The Great Neck Park District commissioners are looking at ways to build their new offices while preserving the natural landscaping around the area.
The commissioners and residents expressed their concerns in December about possibly having to cut down cherry trees around the building to accommodate a larger parking lot.
Vincent Cangelosi, principal architect for the project, showed the commissioners three alternate construction plans at their Tuesday work session, which would allow for some of the trees to be saved.
One design would save the three main cherry trees while removing some other trees. It would also move the entire building closer to Beach Road, Cangelosi said.
“Actually by having the opportunity to do this we made a better overall site plan,” he said of revisiting the plans.
Cangelosi said this plan could have an area for overflow parking that would supplement the parking lot, such as a small grass area that can accommodate cars when needed.
Another option would be to not have an access road off of Beach Road.
Cangelosi said this plan allow less paved surface and more green area.
A third alternative would be to build the new office where the current one is located, Cangelosi said.

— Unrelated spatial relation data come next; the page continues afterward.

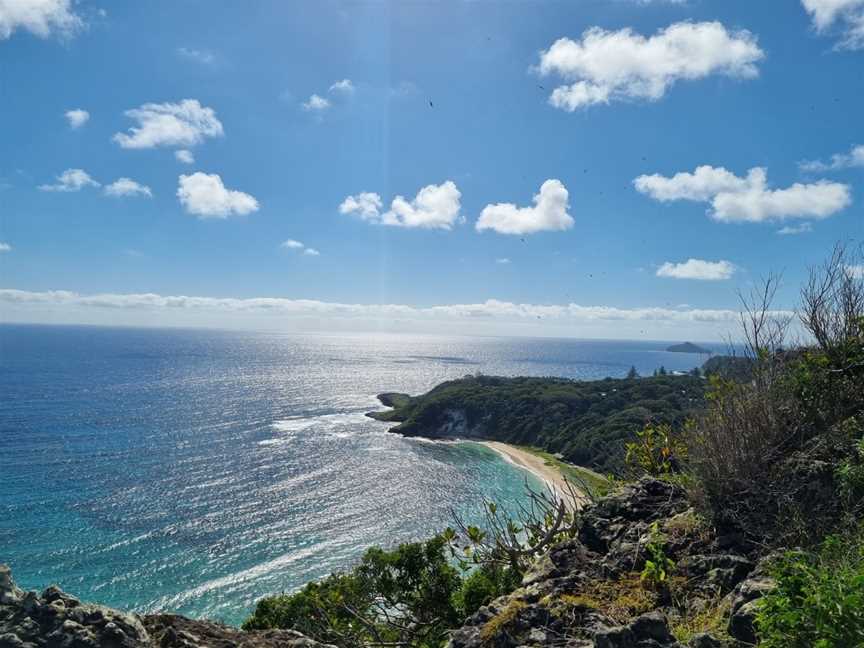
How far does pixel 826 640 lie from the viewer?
3.26 m

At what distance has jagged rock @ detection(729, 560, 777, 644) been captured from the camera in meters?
4.43

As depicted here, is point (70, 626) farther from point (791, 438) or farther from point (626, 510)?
point (791, 438)

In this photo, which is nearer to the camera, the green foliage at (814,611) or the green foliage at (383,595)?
the green foliage at (814,611)

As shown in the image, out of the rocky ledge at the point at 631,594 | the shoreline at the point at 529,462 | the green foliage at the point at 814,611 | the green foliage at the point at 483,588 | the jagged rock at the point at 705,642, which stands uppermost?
the green foliage at the point at 814,611

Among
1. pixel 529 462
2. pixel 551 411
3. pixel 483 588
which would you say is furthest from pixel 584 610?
pixel 551 411

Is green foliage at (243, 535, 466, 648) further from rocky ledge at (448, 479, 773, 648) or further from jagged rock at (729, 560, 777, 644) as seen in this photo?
jagged rock at (729, 560, 777, 644)

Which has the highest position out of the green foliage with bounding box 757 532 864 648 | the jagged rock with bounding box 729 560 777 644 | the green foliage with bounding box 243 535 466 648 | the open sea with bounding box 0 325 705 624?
the green foliage with bounding box 757 532 864 648

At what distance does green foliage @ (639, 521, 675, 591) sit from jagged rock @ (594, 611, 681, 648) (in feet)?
4.99

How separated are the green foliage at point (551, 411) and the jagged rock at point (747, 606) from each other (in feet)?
235

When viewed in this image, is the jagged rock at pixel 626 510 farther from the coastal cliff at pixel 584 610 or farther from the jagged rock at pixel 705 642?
the jagged rock at pixel 705 642

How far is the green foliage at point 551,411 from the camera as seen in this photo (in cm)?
7850

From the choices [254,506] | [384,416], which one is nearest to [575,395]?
[384,416]

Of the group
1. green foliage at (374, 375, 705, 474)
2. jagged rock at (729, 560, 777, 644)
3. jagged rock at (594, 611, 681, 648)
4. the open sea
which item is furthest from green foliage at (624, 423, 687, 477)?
green foliage at (374, 375, 705, 474)

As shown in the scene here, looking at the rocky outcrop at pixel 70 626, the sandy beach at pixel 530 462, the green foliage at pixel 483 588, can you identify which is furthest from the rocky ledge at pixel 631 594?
the sandy beach at pixel 530 462
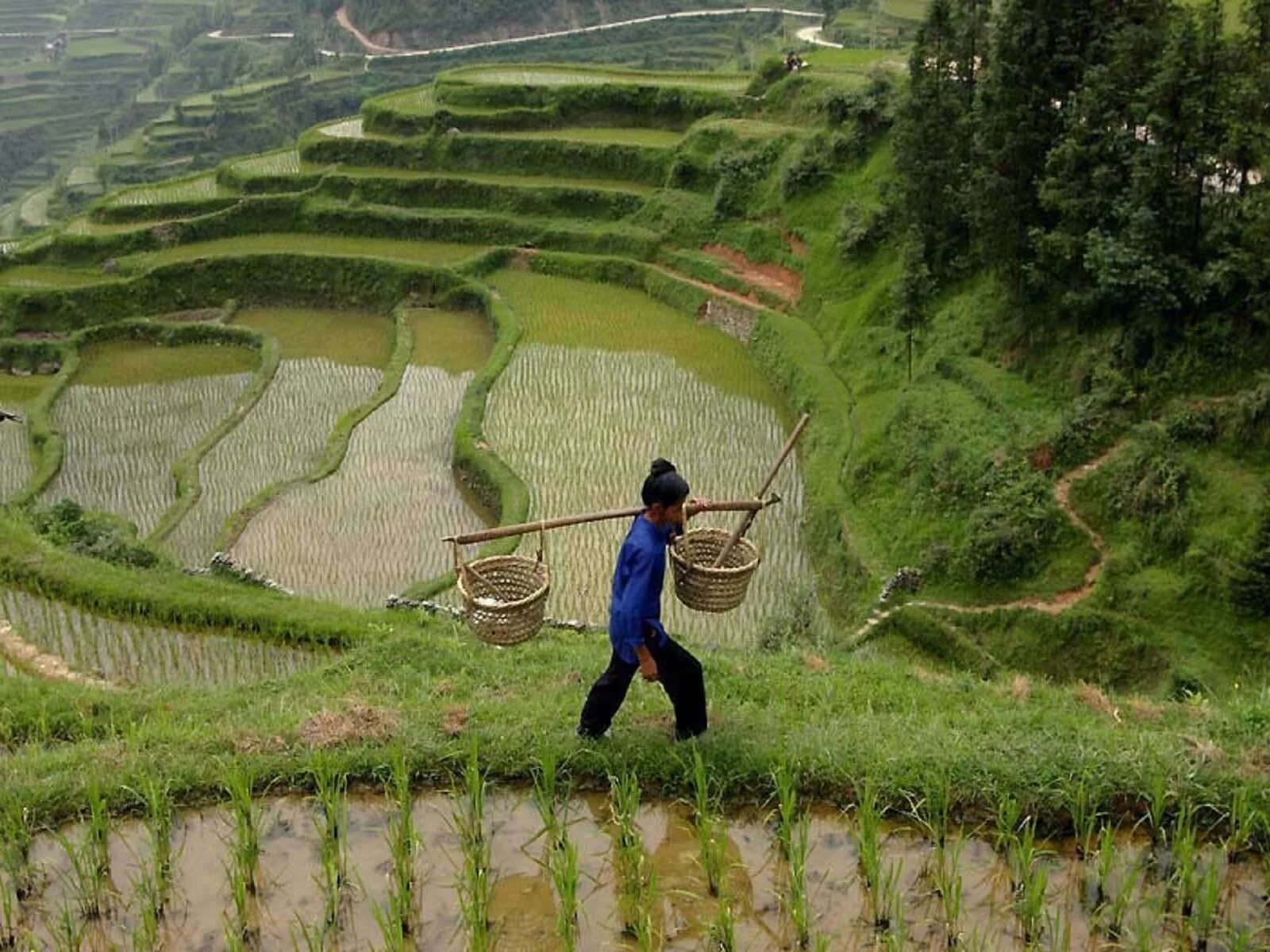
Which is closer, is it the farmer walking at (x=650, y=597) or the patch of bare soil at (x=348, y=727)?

“We could plant some new trees now, so when these trees die there will be some new ones,” board Chairman Bob Lincoln said.
The commissioners said Cangelosi will come to an official meeting of the board to present the new ideas. No action was taken on the drafts.
Cangelosi first came before the board in December to present initial renderings of the new park district office, which will be located still at 5 Beach Road. He said in December the building will be mostly made out of composite cement and wood fiber, and will have more of a residential feel.
He also said the new building will have more room to reduce the crowded working conditions. Cangelosi and his team at CDA Architects in New York City are about 80 percent finished with the inside design of the building, Cangelosi said Tuesday.
He said in December the scope of construction will be similar to a new house with at least a couple of weeks in which heavy equipment is used.
In other business, Lincoln said the district is working with the Great Neck Historical Society, the Town of North Hempstead and the Village of Kings Point to pull together a triathlon to raise funds for the Stepping Stones Lighthouse.
“What [the town] has done is reached out to the Village of Kings Point to see if they are willing to participate,” Lincoln said. “It will be an expense to the village and us.”
Lincoln said the town is scheduled to have a meeting with Village of Kings Point Mayor Michael Kalnick about the triathlon. Lincoln said with corporate sponsors the event could raise a significant sum of money.
The park district and the town agreed in September to enter into an inter-municipal agreement to raise fund to restore the lighthouse. The lighthouse, which was built in 1877, has been in disrepair for years.
Efforts to raise funds to repair the lighthouse started in August when the parks district and historical society teamed up with the Town of North Hempstead to repair the structure, after years of neglect have left it in need of $4 million in repairs.
The National Park Service in 2012 threatened to take ownership of the lighthouse away from the town, which was awarded stewardship of the structure in 2008 under the National Historic Lighthouse Preservation Act, after repairs to the structure went undone.
Lincoln did say that the proposed date of the triathlon – Aug. 9 – would conflict with the district’s fishing derby. Lincoln said the triathlon would need to occur at this time because high tide is necessary.
Lincoln said the district could possibly change the date of the derby.
The Great Neck Park District includes all Great Neck villages and unincorporated areas with the exception of Great Neck Estates, Harbor Hills, Lake Success, Saddle Rock and University Gardens.